Why Not An Aviary?
One mid morning last week, I could not comprehend how happy I was to see a pair of Tucmo hopping from one branch to another of the Bugnay near my small garden plot in a mountain barangay. The tucmo is a bird specie, probably of the pigeon family, while the Bugnay is a kind of tree whose fruits are a prime choice of birds.
How sure I was that it was a Tucmo? In my boyhood, I always had few chosen stones lined in my pocket and a slingshot that either I carefully kept inside my school bag or hung like a necklace of sort. After class hours, I would, more often than not, go to the back part of the school where Bugnays were grown to hunt for birds. Almost always, the Alimukon, Manatad, Punay and Tucmo would be there. When these birds were somewhere else, I could always walk to the nearby Dakit and Tugas trees, where the Antolihao and Tikarol would be found. And yes, I had roasted bird (is there such a nomenclature?) for meal.

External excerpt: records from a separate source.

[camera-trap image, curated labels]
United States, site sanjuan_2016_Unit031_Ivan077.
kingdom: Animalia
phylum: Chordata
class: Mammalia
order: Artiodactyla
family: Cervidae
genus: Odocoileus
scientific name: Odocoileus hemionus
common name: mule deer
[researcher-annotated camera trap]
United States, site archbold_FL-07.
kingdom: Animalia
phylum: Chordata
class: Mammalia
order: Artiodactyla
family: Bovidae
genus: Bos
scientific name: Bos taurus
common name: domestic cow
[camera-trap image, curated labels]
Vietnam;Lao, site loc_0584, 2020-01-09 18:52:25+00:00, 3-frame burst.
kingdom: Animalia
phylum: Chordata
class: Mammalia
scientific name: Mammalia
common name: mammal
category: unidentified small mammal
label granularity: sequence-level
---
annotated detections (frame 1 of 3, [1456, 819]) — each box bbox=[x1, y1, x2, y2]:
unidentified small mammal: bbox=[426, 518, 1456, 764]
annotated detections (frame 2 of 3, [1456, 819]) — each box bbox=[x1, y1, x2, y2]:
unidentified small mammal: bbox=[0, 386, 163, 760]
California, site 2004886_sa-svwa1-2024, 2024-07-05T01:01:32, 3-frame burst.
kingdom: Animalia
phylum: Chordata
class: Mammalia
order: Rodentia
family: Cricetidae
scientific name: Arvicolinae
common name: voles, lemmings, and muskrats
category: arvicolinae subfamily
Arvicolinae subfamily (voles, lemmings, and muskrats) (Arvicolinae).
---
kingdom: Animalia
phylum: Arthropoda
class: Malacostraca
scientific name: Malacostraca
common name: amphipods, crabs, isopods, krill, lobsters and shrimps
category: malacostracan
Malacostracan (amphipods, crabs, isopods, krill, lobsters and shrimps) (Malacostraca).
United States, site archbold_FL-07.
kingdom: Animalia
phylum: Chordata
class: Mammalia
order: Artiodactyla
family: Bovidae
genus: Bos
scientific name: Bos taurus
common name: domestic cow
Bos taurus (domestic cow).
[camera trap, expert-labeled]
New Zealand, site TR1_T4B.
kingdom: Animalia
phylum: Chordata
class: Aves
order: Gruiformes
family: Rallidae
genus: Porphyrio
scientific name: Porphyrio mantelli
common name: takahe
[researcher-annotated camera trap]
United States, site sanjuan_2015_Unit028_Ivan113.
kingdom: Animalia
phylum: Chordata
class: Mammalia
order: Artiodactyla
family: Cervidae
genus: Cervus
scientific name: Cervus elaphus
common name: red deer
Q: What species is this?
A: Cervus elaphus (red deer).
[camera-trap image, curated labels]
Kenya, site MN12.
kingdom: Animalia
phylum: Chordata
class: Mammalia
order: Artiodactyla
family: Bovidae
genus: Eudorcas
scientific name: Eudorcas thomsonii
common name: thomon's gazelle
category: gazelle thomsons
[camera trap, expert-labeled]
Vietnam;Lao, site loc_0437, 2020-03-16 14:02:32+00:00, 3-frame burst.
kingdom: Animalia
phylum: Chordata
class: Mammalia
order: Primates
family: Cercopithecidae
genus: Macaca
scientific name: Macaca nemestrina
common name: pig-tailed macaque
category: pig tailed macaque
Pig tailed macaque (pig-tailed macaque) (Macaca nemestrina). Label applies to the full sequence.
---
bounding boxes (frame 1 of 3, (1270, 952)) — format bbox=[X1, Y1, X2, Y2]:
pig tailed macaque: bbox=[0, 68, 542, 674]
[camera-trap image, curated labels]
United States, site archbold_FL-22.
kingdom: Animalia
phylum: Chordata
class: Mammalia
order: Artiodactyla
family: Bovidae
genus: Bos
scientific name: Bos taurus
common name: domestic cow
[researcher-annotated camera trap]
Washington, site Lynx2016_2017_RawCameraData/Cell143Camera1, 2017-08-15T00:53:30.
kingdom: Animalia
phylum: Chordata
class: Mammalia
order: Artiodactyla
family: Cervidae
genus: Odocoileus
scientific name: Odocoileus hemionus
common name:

Why would I be so gladdened with what I saw? For so long a time (and this was since my high school years in the 60’s), I had hoped to see birds on our trees. The cacophony of their chirps, I dreamed, could breathe joy to a sobbing heart better than the Ray Conniff Singers. Alas, it seemed to me that they became ominously fewer and fewer with each passing year. Maybe because we cut trees rather needlessly and in effect destroyed their habitat. It could also be my feeling of guilt having been a part of those who indiscriminately hunted birds. So, when I saw the pair of tucmo that morning, I was overwhelmed by joy.
Truthfully, when I discovered the Bugnay trees several months back, I nurtured them. We spent energy pruning useless branches, introducing fertilizer (horse or carabao manure, if you may) and cutting competing bushes. It was our hope that someday when they bore fruits, the birds would, in finding them, come back. Indeed, the pair of Tucmo appeared, we knew that our efforts paid. The satisfaction was in fact, more than a kind of payment in gold.
A quirk of fate however, was more cruel than tragic. On our way home to the city, that same day, we saw three teenagers, one of whom, had an air gun with him. He just shot at something we did not see what but which we took to be a bird. Judging from the boys’ collective body language, we assumed, to our relief, that the shooter must have missed.
We are told that birds from part of a balanced ecology. Their presence adds richness to our environment.
His Honor, Cebu City Mayor Michael L. Rama, is in the position to launch a most laudable program his predecessor failed to recognize. It is timely. While the city administration is tackling their budgetary requirements for the fiscal year 2011, the mayor can direct the allocation of funds to constitute a group tasked with the duty of multiplying the population of indigenous birds.
I am sure that we have, in our city, men and women both tooled the kind of scientific education relative to birds and motivated to see them abundant again. Our mayor should tap them and give the marching orders to collect the species of Agiling, Alimukon, Antolihao, Manatad, Punay, Tikarol and Tucmo and even the smaller ones like the Itit, Tagol-ol, Tamsi, Tibas and Yacyac and others. Of course, they should be likewise appropriately funded so that they can find ways to increase the bird population in our city.
Along the way, the mayor has to cause the construction of a large and modern aviary. I am certain it can serve as a tourist attraction of the rare kind. When the birds have increased their number, they can be released to woods and hopefully they find their way to my Bugnays. Right, the result may look like simply serving my selfish motivations but, in all frankness that is an insignificant aside compared to the common weal.